_TEXTO PROPORCIONADO_.
Opinión - 15/1/16 - 12:00 AM
Temeroso
Quedé frío cuando el joven indicó que se sentía más seguro en San Miguelito... ¡que en Aguadulce! Explicó que desde hace por lo menos seis años ese sitio de su infancia ha cambiado para peor. Antes esperaba con ansias vacaciones y fines de semana para viajar allá. Encontraba tranquilidad, armonía comunitaria, seguridad de tal modo que se podía vivir con las puertas abiertas. Ahora la delincuencia ha desmejorado la vida de esa comunidad.
Aparte de los robos y asaltos, existen "territorios" manejados por maleantes. Por eso hay que tener cuidado si Ud. quiere visitar a un amigo que vive en otro barrio. Lo pueden confundir con un "enemigo" y hacerle daño. Dijo que pasada las seis de la tarde las familias cierran sus casas por estar temerosos de sufrir daños de los maleantes, que pueden ser del patio y de otros sitios.
Frente a mi tenía un ejemplo sociológico de la destrucción de la vida pacífica que existía en muchos poblados del interior. La maleantería ha ido destruyendo el hermoso ambiente de comunidad que había en nuestras campiñas. Es lamentable que muchos de esos maleantes sean jóvenes sin valores ni respeto. ¿Qué futuro habrá allí? Si no se toman las acciones adecuadas perderemos el interior como ya hemos perdido gran parte de nuestras ciudades.
Comprendo que la situación es difícil de controlar. El "dinero fácil" puede comprar conciencias de personas débiles. La presencia del narcotráfico extranjero ha tomado a Panamá como paso para su mercancía maldita. Hay tanto dinero que no es fácil de controlar. No creo que todo un poblado como Aguadulce no pueda evitar la destrucción de su antigua manera de ser. Dijo el señor que es lamentable encontrar vecinos enemigos, llenos de odios, algo que no sucedía antes.
A veces las autoridades solamente prestan atención a los grandes delitos. Ese dejar hacer en el interior ha sorprendido a muchos. Si Ud. conversa con personas de poblados como Volcán que antes eran un remanso de paz, le contarán historias de maleantería que ojalá no destruyan la convivencia en ese y otros sitios. Que no se confíen las autoridades con la idea antigua que en el interior todo era bueno. No crean que solamente las ciudades de Panamá y Colón son cuevas de maleantes. En algunas ocasiones los maleantes de esas ciudades han trasladado sus bellaquerías a nuestro interior, pensando que allá no serán detenidos.

_DATOS DEL EJERCICIO_.

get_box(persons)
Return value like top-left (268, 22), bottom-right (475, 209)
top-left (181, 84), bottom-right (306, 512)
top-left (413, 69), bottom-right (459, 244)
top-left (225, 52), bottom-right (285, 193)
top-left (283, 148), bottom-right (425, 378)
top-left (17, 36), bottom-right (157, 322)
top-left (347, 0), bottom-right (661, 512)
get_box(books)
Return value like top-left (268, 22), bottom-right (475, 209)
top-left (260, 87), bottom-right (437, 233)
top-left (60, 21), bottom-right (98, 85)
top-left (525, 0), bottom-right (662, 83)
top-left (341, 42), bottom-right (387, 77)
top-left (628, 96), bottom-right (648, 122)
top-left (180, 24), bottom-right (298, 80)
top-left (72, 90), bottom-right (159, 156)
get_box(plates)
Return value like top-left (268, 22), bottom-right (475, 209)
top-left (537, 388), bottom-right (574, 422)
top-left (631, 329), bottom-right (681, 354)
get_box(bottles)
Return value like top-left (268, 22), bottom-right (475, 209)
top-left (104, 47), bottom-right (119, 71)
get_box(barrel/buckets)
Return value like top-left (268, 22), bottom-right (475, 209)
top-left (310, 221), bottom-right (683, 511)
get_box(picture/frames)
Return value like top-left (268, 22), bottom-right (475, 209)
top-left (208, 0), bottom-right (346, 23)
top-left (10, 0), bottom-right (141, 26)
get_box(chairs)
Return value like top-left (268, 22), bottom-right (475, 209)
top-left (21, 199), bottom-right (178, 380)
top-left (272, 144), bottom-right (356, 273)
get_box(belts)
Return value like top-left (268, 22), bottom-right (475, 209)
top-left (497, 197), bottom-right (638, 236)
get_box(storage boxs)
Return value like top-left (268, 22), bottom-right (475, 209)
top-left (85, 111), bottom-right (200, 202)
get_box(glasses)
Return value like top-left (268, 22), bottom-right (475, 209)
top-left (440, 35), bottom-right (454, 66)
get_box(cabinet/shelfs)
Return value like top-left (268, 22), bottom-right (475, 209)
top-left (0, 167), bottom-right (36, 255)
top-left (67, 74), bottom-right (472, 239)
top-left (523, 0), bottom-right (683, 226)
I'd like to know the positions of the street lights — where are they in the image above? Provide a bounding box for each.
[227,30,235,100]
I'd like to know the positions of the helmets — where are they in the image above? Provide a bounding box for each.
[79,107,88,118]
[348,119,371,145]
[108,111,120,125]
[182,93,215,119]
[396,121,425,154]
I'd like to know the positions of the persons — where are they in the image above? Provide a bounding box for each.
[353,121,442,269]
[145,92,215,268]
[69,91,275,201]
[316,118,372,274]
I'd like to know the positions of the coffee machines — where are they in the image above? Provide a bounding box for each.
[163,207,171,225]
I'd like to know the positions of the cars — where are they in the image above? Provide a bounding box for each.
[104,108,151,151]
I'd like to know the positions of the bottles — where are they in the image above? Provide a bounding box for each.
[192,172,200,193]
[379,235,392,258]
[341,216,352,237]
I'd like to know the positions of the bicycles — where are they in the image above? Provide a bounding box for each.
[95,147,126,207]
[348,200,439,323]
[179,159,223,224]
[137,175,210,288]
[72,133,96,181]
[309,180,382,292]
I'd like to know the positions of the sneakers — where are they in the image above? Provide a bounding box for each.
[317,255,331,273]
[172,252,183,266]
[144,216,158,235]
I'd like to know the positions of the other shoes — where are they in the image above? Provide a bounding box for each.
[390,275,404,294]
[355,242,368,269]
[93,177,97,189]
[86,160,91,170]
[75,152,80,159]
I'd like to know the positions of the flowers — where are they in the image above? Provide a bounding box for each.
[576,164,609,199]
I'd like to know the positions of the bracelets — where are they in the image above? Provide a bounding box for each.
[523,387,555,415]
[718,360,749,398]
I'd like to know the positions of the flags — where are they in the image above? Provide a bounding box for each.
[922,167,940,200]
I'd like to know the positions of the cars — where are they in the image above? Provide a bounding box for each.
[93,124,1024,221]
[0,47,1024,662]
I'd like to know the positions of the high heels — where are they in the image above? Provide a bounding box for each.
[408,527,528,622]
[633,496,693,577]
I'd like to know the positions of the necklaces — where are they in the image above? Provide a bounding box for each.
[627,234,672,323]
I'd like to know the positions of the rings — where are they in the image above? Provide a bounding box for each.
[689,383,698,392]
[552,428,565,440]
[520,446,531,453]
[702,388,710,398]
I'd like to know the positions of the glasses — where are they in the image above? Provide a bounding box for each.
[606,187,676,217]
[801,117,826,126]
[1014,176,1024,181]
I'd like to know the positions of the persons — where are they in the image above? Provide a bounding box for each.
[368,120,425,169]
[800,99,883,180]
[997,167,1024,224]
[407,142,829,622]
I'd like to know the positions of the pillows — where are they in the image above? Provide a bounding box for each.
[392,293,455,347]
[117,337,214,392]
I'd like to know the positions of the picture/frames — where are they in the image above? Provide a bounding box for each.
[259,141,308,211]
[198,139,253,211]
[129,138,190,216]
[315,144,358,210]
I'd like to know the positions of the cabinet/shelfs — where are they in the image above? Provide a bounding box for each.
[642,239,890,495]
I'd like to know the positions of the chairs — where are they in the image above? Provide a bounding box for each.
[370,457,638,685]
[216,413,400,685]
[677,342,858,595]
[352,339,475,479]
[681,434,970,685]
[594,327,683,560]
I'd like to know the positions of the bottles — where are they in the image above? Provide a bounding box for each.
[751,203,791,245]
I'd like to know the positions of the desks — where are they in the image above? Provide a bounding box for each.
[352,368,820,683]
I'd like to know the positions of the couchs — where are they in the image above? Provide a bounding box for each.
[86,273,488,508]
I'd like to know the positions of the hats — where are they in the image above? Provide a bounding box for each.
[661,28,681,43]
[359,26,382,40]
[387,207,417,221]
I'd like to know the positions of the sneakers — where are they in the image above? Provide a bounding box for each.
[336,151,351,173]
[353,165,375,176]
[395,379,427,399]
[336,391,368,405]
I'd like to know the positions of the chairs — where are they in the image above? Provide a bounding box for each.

_OBJETIVO DEL EJERCICIO_. ¿Puedes copiar el pasaje de la columna de opinión sobre Aguadulce desde "Aparte de los" hasta "de nuestras ciudades.", ambos incluidos, y sustituir "maleantes" por "delincuentes"?

_RESPUESTA ESCRITA_.
Aparte de los robos y asaltos, existen "territorios" manejados por delincuentes. Por eso hay que tener cuidado si Ud. quiere visitar a un amigo que vive en otro barrio. Lo pueden confundir con un "enemigo" y hacerle daño. Dijo que pasada las seis de la tarde las familias cierran sus casas por estar temerosos de sufrir daños de los delincuentes, que pueden ser del patio y de otros sitios.
Frente a mi tenía un ejemplo sociológico de la destrucción de la vida pacífica que existía en muchos poblados del interior. La maleantería ha ido destruyendo el hermoso ambiente de comunidad que había en nuestras campiñas. Es lamentable que muchos de esos delincuentes sean jóvenes sin valores ni respeto. ¿Qué futuro habrá allí? Si no se toman las acciones adecuadas perderemos el interior como ya hemos perdido gran parte de nuestras ciudades.